Please go on with the forum thread about western pleasure and barrel racing horses, picking up after its last sentence and not touching the data.

====== Excerpt

I seriously enjoy properly trained wp horses. So laid back, smooth and reliable. I admire the amount of training it takes to make a proper wp horse. I actually miss my days of showing in the western world all blinged out. The only time I ever wear makeup and jewelry lol.
_Posted via Mobile Device_


----------



## SorrelHorse (Apr 9, 2009)

Ah yes, just like how offended I am over the protesting to barrel racers.

I did say there were exceptions to every rule.


----------



## bkylem (Sep 21, 2013)

Paddling, no car keys, staying in my room, lights out at nine, paddling, no shampoo, pajamas, mis-matched socks, one sock, paddling


----------



## NBEventer (Sep 15, 2012)

SorrelHorse said:


> Ah yes, just like how offended I am over the protesting to barrel racers.
> 
> I did say there were exceptions to every rule.


There was supposed to be an lol after "my event ponies are highly offended" sorry! *blush* sometimes I really hate posting off my phone as I seem to either skip words by randomly deleting them and not noticing or the typos end up horrendous.

Ftr though I'm not one of the ones who was hating on barrel racing :lol:
_Posted via Mobile Device_


----------



## Clava (Nov 9, 2010)

bsms said:


> Once you understand why the horses are bred and trained that way, you can at least appreciate what it is rather than be disgusted by what it is not.


Regardless of what the gait is trying to achieve, it often gives the impression that the horse is lame or at best completely disunited and lifeless, this is what I find so difficult and hard to appreciate why you would do that, at least in other disciplines horses express their vitality. But , as I said previously, it is not an activity I have ever seen in real life so can only comment in a secondhand sort of way.


----------



## ForeverSunRider (Jun 27, 2013)

My horse loves loves LOVES the barrel pattern. He's a sweetheart on the trails, keeps his head nice and low for walks, and will walk the pattern, trot the pattern, lope the pattern and will ONLY run it when you ask. The pattern will be set up in the arena and he'll stick to the rail like a good boy all day every day and won't even look at the barrels unless you face him toward them and ask him to do the pattern. I can face him toward the barrels, and unless I ask him to, he'll stand there and not move 

I don't ride with spurs or a crop and I don't yank on his face. He actually needs next to no instruction during his runs. You don't yank on their faces, you ask for their noses. I don't even need to kick him to get him to run. I just tell him to "Get up," when I want him to go all out, and apply a little pressure with my leg to get his butt around the barrel.

============
====== Provided information

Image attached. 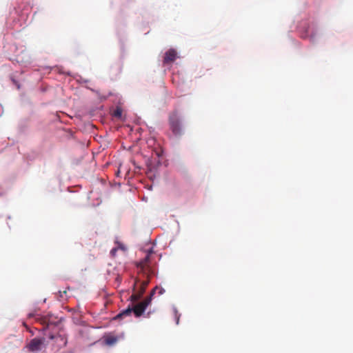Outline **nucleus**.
Returning a JSON list of instances; mask_svg holds the SVG:
<instances>
[{
    "mask_svg": "<svg viewBox=\"0 0 353 353\" xmlns=\"http://www.w3.org/2000/svg\"><path fill=\"white\" fill-rule=\"evenodd\" d=\"M154 254V251L153 250V248H150L147 251L145 258L137 263V267L144 274H147L148 278H149L150 276L154 274V270L153 269V267L152 265V263L153 262ZM148 283H149V279L141 282L139 292L141 293V295H143V293L145 292L146 287L148 285Z\"/></svg>",
    "mask_w": 353,
    "mask_h": 353,
    "instance_id": "obj_1",
    "label": "nucleus"
},
{
    "mask_svg": "<svg viewBox=\"0 0 353 353\" xmlns=\"http://www.w3.org/2000/svg\"><path fill=\"white\" fill-rule=\"evenodd\" d=\"M156 290H158L157 287L153 289L150 292V296L146 297L143 301L135 305H131L132 308L133 309L132 311L135 316L139 317L143 314L147 307L150 304L152 297L155 293Z\"/></svg>",
    "mask_w": 353,
    "mask_h": 353,
    "instance_id": "obj_2",
    "label": "nucleus"
},
{
    "mask_svg": "<svg viewBox=\"0 0 353 353\" xmlns=\"http://www.w3.org/2000/svg\"><path fill=\"white\" fill-rule=\"evenodd\" d=\"M44 340L41 339L34 338L31 340L28 345V348L31 351H39L41 349V345Z\"/></svg>",
    "mask_w": 353,
    "mask_h": 353,
    "instance_id": "obj_3",
    "label": "nucleus"
},
{
    "mask_svg": "<svg viewBox=\"0 0 353 353\" xmlns=\"http://www.w3.org/2000/svg\"><path fill=\"white\" fill-rule=\"evenodd\" d=\"M50 339H55V343L59 347H65L68 343L67 338L64 334L50 335Z\"/></svg>",
    "mask_w": 353,
    "mask_h": 353,
    "instance_id": "obj_4",
    "label": "nucleus"
},
{
    "mask_svg": "<svg viewBox=\"0 0 353 353\" xmlns=\"http://www.w3.org/2000/svg\"><path fill=\"white\" fill-rule=\"evenodd\" d=\"M176 54V51L173 49L167 51L164 56L163 63L170 64L172 63L175 60Z\"/></svg>",
    "mask_w": 353,
    "mask_h": 353,
    "instance_id": "obj_5",
    "label": "nucleus"
},
{
    "mask_svg": "<svg viewBox=\"0 0 353 353\" xmlns=\"http://www.w3.org/2000/svg\"><path fill=\"white\" fill-rule=\"evenodd\" d=\"M132 310V306L129 305L126 309L122 310L119 314H118L114 319H120L125 316H130L132 312H133Z\"/></svg>",
    "mask_w": 353,
    "mask_h": 353,
    "instance_id": "obj_6",
    "label": "nucleus"
},
{
    "mask_svg": "<svg viewBox=\"0 0 353 353\" xmlns=\"http://www.w3.org/2000/svg\"><path fill=\"white\" fill-rule=\"evenodd\" d=\"M169 121L170 128L172 129V132L175 133L176 132V116L174 113L170 116Z\"/></svg>",
    "mask_w": 353,
    "mask_h": 353,
    "instance_id": "obj_7",
    "label": "nucleus"
},
{
    "mask_svg": "<svg viewBox=\"0 0 353 353\" xmlns=\"http://www.w3.org/2000/svg\"><path fill=\"white\" fill-rule=\"evenodd\" d=\"M142 296L141 295V293H139V292H134L130 297V301H132V303H134L137 301H139L141 297Z\"/></svg>",
    "mask_w": 353,
    "mask_h": 353,
    "instance_id": "obj_8",
    "label": "nucleus"
},
{
    "mask_svg": "<svg viewBox=\"0 0 353 353\" xmlns=\"http://www.w3.org/2000/svg\"><path fill=\"white\" fill-rule=\"evenodd\" d=\"M117 339L114 336H108L105 339V343L106 345H112L117 342Z\"/></svg>",
    "mask_w": 353,
    "mask_h": 353,
    "instance_id": "obj_9",
    "label": "nucleus"
},
{
    "mask_svg": "<svg viewBox=\"0 0 353 353\" xmlns=\"http://www.w3.org/2000/svg\"><path fill=\"white\" fill-rule=\"evenodd\" d=\"M41 323L43 325H46V327H48L52 323L50 321L48 316H44L40 319Z\"/></svg>",
    "mask_w": 353,
    "mask_h": 353,
    "instance_id": "obj_10",
    "label": "nucleus"
},
{
    "mask_svg": "<svg viewBox=\"0 0 353 353\" xmlns=\"http://www.w3.org/2000/svg\"><path fill=\"white\" fill-rule=\"evenodd\" d=\"M121 115H122V110L121 108L117 107L113 112V116L117 118H120L121 117Z\"/></svg>",
    "mask_w": 353,
    "mask_h": 353,
    "instance_id": "obj_11",
    "label": "nucleus"
},
{
    "mask_svg": "<svg viewBox=\"0 0 353 353\" xmlns=\"http://www.w3.org/2000/svg\"><path fill=\"white\" fill-rule=\"evenodd\" d=\"M117 251V248H114L111 250L110 254L114 256H115Z\"/></svg>",
    "mask_w": 353,
    "mask_h": 353,
    "instance_id": "obj_12",
    "label": "nucleus"
},
{
    "mask_svg": "<svg viewBox=\"0 0 353 353\" xmlns=\"http://www.w3.org/2000/svg\"><path fill=\"white\" fill-rule=\"evenodd\" d=\"M164 292H165V290H164L163 289L161 288V289L159 290V293L160 294H162Z\"/></svg>",
    "mask_w": 353,
    "mask_h": 353,
    "instance_id": "obj_13",
    "label": "nucleus"
},
{
    "mask_svg": "<svg viewBox=\"0 0 353 353\" xmlns=\"http://www.w3.org/2000/svg\"><path fill=\"white\" fill-rule=\"evenodd\" d=\"M119 248H121V249H122V250H124V249H125L124 246H123L122 244H120V243H119Z\"/></svg>",
    "mask_w": 353,
    "mask_h": 353,
    "instance_id": "obj_14",
    "label": "nucleus"
},
{
    "mask_svg": "<svg viewBox=\"0 0 353 353\" xmlns=\"http://www.w3.org/2000/svg\"><path fill=\"white\" fill-rule=\"evenodd\" d=\"M137 281L135 282V283L134 284V286H133V290L135 291V289H136V287H137Z\"/></svg>",
    "mask_w": 353,
    "mask_h": 353,
    "instance_id": "obj_15",
    "label": "nucleus"
},
{
    "mask_svg": "<svg viewBox=\"0 0 353 353\" xmlns=\"http://www.w3.org/2000/svg\"><path fill=\"white\" fill-rule=\"evenodd\" d=\"M34 316V314H28V316H29V317H32V316Z\"/></svg>",
    "mask_w": 353,
    "mask_h": 353,
    "instance_id": "obj_16",
    "label": "nucleus"
}]
</instances>
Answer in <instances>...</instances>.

============

Exercise result:
I just recently started learning the pattern myself (my horse is a seasoned pro) and I'm learning it correctly. I too thought it was a sport where you just hop on and go balls to the walls like a yahoo and race the clock, but if you ask my instructor, it's way more technical than it looks. You have to sit a certain way, lean a certain way, move your hands at the right time, keep your hands low, don't have too little reign, don't have too much, keep your horse off the barrel (we're working on this because Sonny likes to hug the barrel like it's his best friend), lean forward, not back, among other things. Oh, and not fall off. :lol:


----------



## BarrelBunny (Jan 15, 2012)

Barrel racing. (Funny, I know. I'm a barrel racer.) Let me start by stating I know every aid has a purpose when used correctly. Spurs, shank bits, even tie downs.

What gets on my nerves are those girls who needlessly put tie downs on their horses, then throw the next "bigger" shank onto their horse because it suddenly hates it's job and begins not responding and shouldering/blowing the backside/getting alley sour/etc., then they proceed to find some kind of a spur with a sharp rowel to kick their horse as hard as they can because their over-and-under just isn't enough. Because apparently a flopping rider isn't going to throw a horse off-balance. I'm sorry, but humans can't fly with their legs.

Seriously though, I'm not prejudice against any discipline, although I do cringe when spectating anything lower-level in which I am informed. Ignorance is truly bliss.


----------



## rescuechick (Jun 8, 2014)

I wouldn't include myself in anything particular, I rescue horses and rehabilitate them, I mostly have western saddles, but I just start most of my horses under saddle and then rehome them once they are doing good, many of which would probably go to slaughter. I would like to compete someday in all disciplines, and although I haven't ridden much in English I have a lot of respect for English riders. I do a small amount of training and currently im helping a girl train a horse for barrels but if she didn't want to do it, I wouldn't be doing it. Im a pleasure rider and not really into the showing side of riding yet. 

There are good riders and bad riders in every discipline, what I believe is that every rider should try to work their horses with the most minimal aids possible, squeezing the legs to speed up, minimal mouth contact, leg reining whenever possible, its all in the riders not the discipline. I hate seeing a rider pulling and yanking and kicking horses, it isn't needed when you know how to work with your horse properly, some of this may not be avoidable during the beginning stages of training or retraining, but every horse can learn to respond softly, I can leg rein my horse around barrels, no bridle, no pulling and yanking needed. Im prejudice with those kind of riders. Hope I don't sound like an idiot lol. just what I believe.


----------



## Kayty (Sep 8, 2009)

I find this thread a bit ridiculous, discipline bashing? REALLY?!!

I have utmost respect for any horse person, rider or otherwise that simply wants to be the best that they can and so right for their horse/s. If that is in barrel racing, polo, dressage... It doesn't matter. If you are happy and your horse is happy, then good for you!

I'm in awe watching reining and barrel racing, what a thrill!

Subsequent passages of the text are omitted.